Panie Marszałku! Wysoka Izbo! Wyrok Europejskiego Trybunału Praw Człowieka w sprawie Agaty oznacza zarówno zwiększenie presji państw i instytucji aborcyjnych na Polskę, jak również stanowi wsparcie dla bezprawia, do którego doszło w naszym kraju przed czterema laty.
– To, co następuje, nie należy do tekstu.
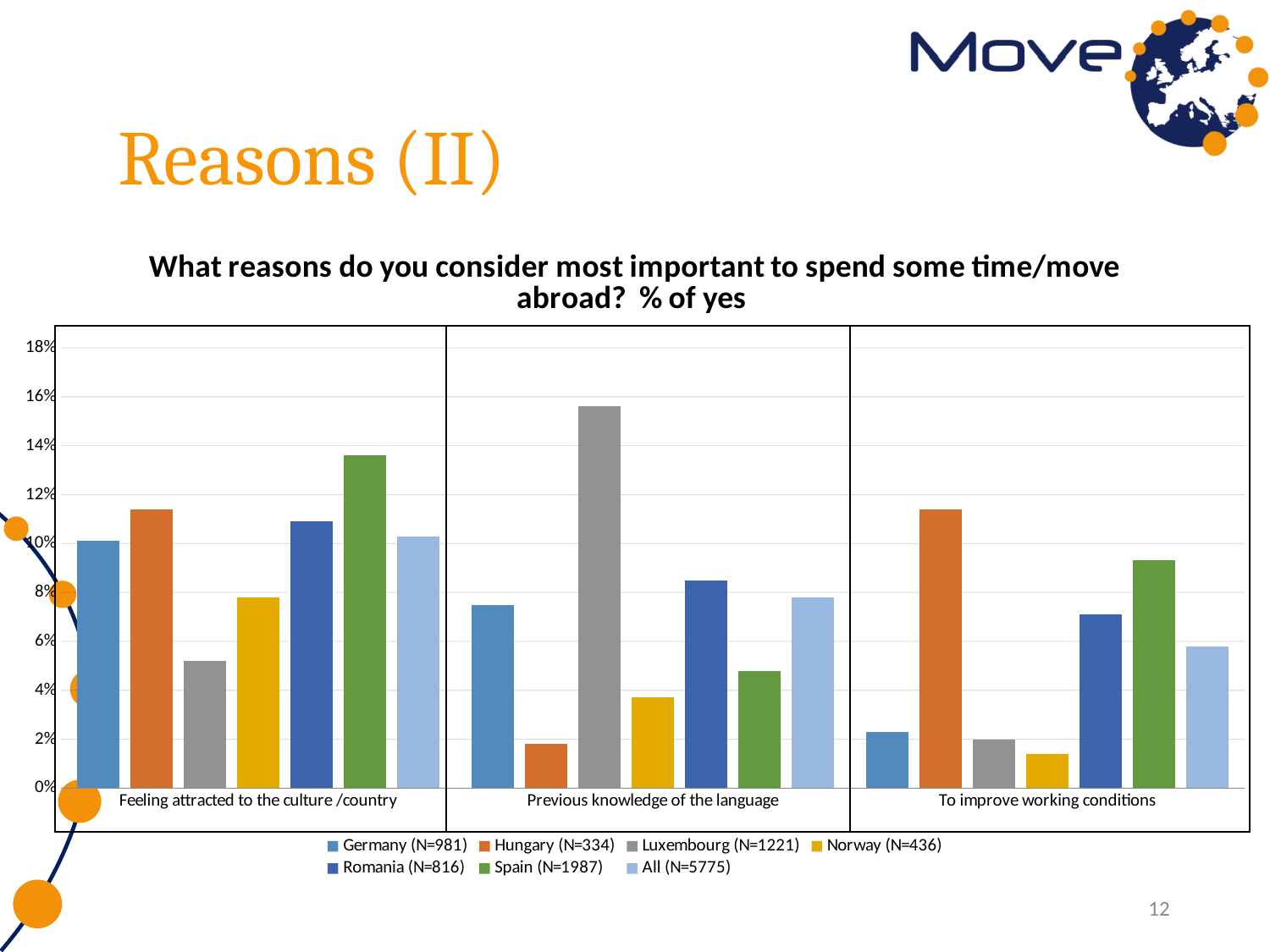
Is the value for Luxembourg (N=1221) under 'Previous knowledge of the language' greater or less than 14%? greater Is the value for Spain (N=1987) under 'Feeling attracted to the culture /country' greater or less than 12%? greater Which series has the highest value for 'Feeling attracted to the culture /country'? Spain (N=1987) How many reason categories are shown on the x axis? 3 Under 'To improve working conditions', which is larger: Germany (N=981) or Hungary (N=334)? Hungary (N=334) How many series does the legend list? 7 Which series has the highest value for 'Previous knowledge of the language'? Luxembourg (N=1221) Which series has the lowest value for 'To improve working conditions'? Norway (N=436) Which series has the lowest value for 'Feeling attracted to the culture /country'? Luxembourg (N=1221) Which series has the highest value for 'To improve working conditions'? Hungary (N=334) What kind of chart is shown on the slide? bar chart Which series has the lowest value for 'Previous knowledge of the language'? Hungary (N=334)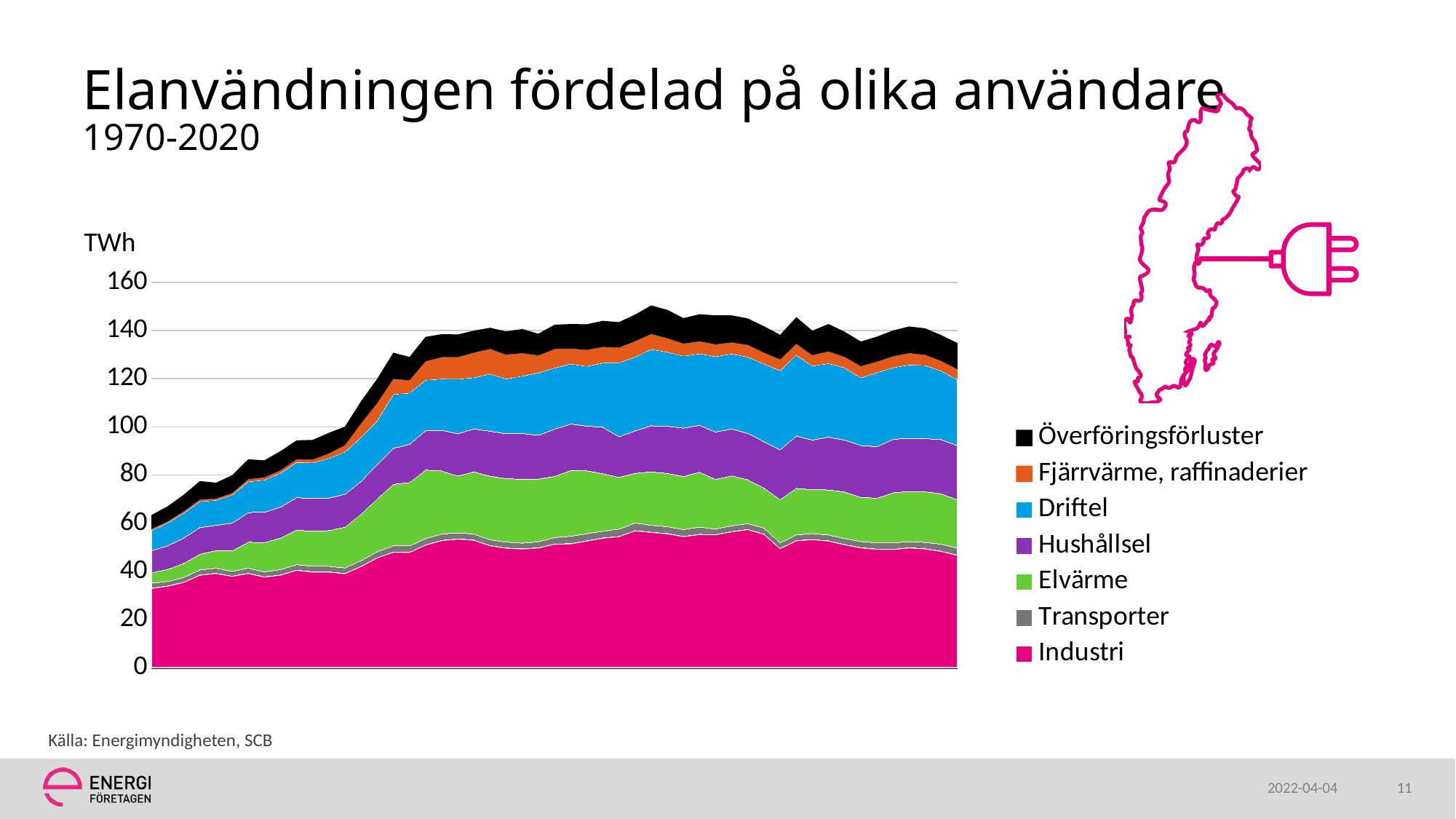
Which series is the largest band in the stacked area chart? Industri What kind of chart is shown on the slide? Stacked area chart Is the total electricity use at the start of the period (1970) greater or less than 80 TWh? less What is the title of the chart? Elanvändningen fördelad på olika användare 1970-2020 What unit is shown on the y axis? TWh Which series is larger at the end of the period, Driftel or Transporter? Driftel Does the total electricity use rise or fall from 1970 to around 1990? rise Is the value for Industri at the end of the period (2020) greater or less than 60 TWh? less How many series does the legend list? 7 Is the highest total electricity use reached in the chart greater or less than 140 TWh? greater Which series is the thinnest band in the stacked area chart? Transporter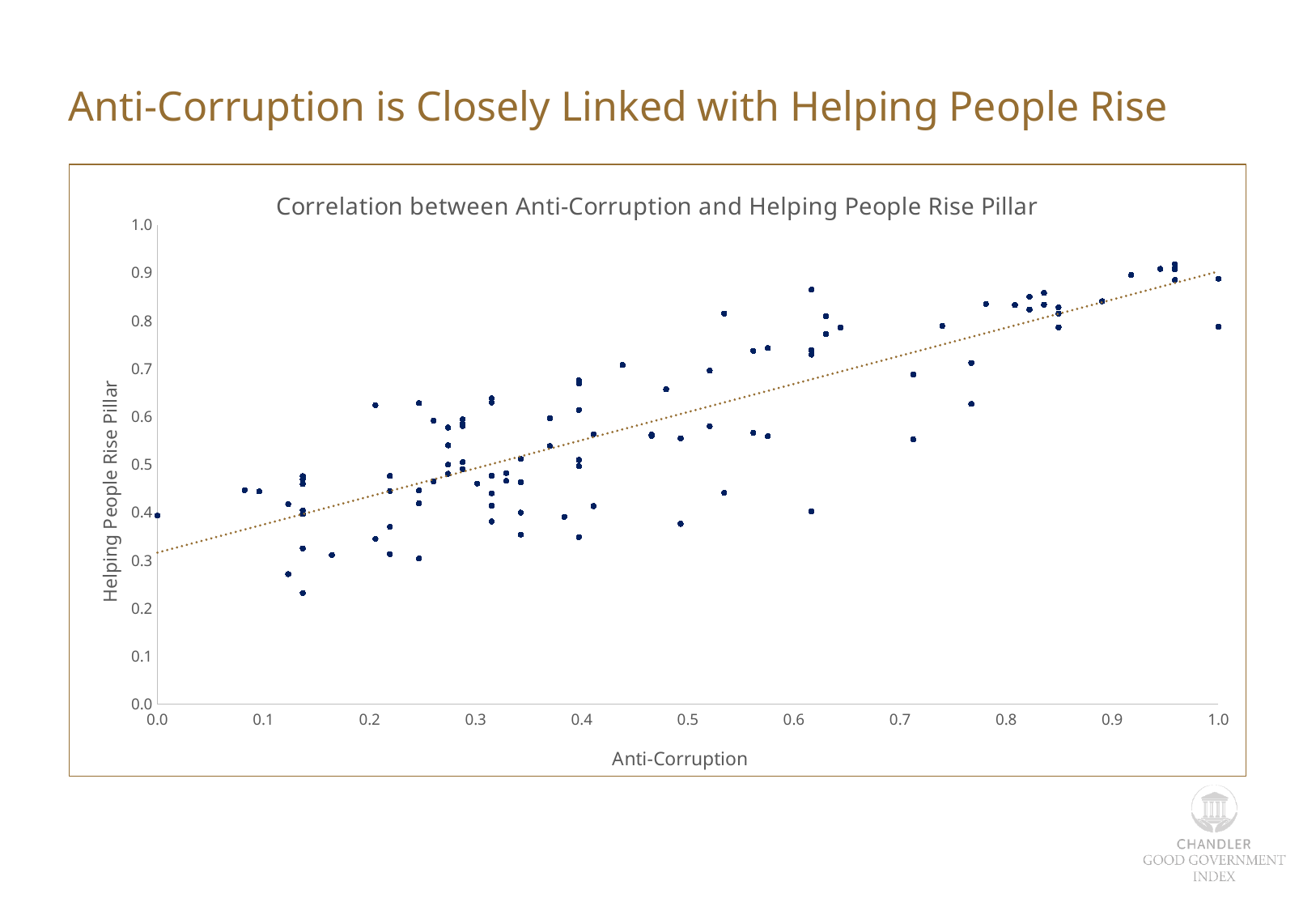
Is the value of the dotted trend line at Anti-Corruption 0.5 greater or less than 0.5? greater What is the label of the x axis of the chart? Anti-Corruption What kind of chart is shown on the slide? scatter plot Is the value of the dotted trend line at Anti-Corruption 1.0 greater or less than 0.8? greater Is the highest Helping People Rise Pillar value among the plotted points greater or less than 0.8? greater Do the Helping People Rise Pillar values generally rise or fall as Anti-Corruption increases along the x axis? rise What is the title of the chart? Correlation between Anti-Corruption and Helping People Rise Pillar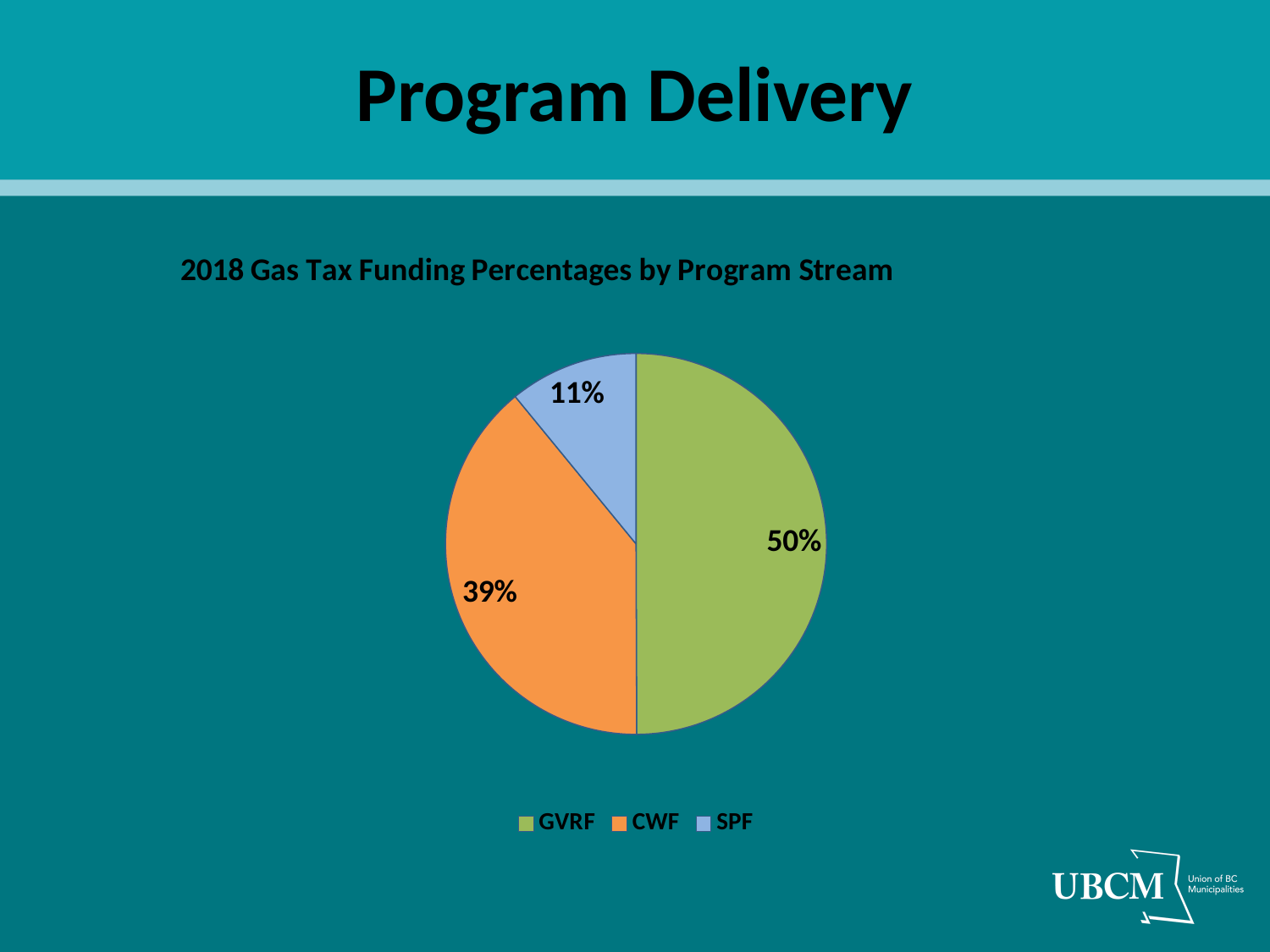
Which colour represents CWF in the pie chart? Orange What is the title of the chart? 2018 Gas Tax Funding Percentages by Program Stream What type of chart is shown on the slide? Pie chart What percentage of 2018 Gas Tax funding went to GVRF? 50% Which has a larger share, CWF or SPF? CWF What percentage of 2018 Gas Tax funding went to CWF? 39% What percentage of 2018 Gas Tax funding went to SPF? 11% Which program stream has the largest share of the pie? GVRF What is the difference in percentage points between the CWF and SPF shares? 28 Which program stream has the smallest share of the pie? SPF What is the difference in percentage points between the GVRF and CWF shares? 11 How many program streams are shown in the pie chart? 3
Dziewczyna określana przez media jako Agata zaszła w ciążę ze swoim chłopakiem i - przy czynnym zaangażowaniu, a prawdopodobnie, wedle dostępnej wiedzy, ulegając presji własnej matki - chciała dokonać tzw. aborcji. ˝Gazeta Wyborcza˝ ogłosiła wówczas, że roszczenie to jest uprawnione, gdyż Agata padła ofiarą gwałtu. Po jednym dniu ˝Wyborcza˝ musiała wycofać się z tego kompletnego wymysłu wobec rzetelnych informacji w ˝Naszym Dzienniku˝ i ówczesnym ˝Dzienniku˝. ˝Wyborcza˝ przedstawiła wtedy nową interpretację prawa, wcześniej nieznaną ani doktrynie prawa, ani opinii publicznej, że wyjątek w zasadzie dotyczący ciąży, która powstała w wyniku czynu zabronionego, oznacza nie tylko gwałt i kazirodztwo, ale również każdy przypadek dziecka poczętego w zupełnie dobrowolnym związku uczniów młodszych klas gimnazjalnych. Rząd Donalda Tuska w osobie minister Ewy Kopacz przyjął tę tezę i włączył się w doprowadzenie do przerwania życia dziecka. Nawiasem mówiąc, taka dezinterpretacja ustawodawstwa chroniącego życie dziecka całkowicie skompromitowała oficjalne deklaracje rządu o poparciu dla ochrony życia w granicach dzisiejszej ustawy. Nie można tu również pomijać faktu, że ówczesna minister zdrowia zignorowała informacje wskazujące na to, że sama Agata chce urodzić swoje, i swojego chłopaka, dziecko.
Wobec tych faktów proszę o udzielenie odpowiedzi na następujące pytania:
Jakie stanowisko zajmował polski rząd w czasie wspomnianego postępowania przed Europejskim Trybunałem Praw Człowieka?
Kiedy rząd Rzeczypospolitej odwoła się od wyroku Europejskiego Trybunału Praw Człowieka?
Czy w związku ze wspomnianym czynem zabronionym ktokolwiek - oczywiście poza zabitym dzieckiem - poniósł karę w wyniku tego czynu zabronionego? Dziękuję.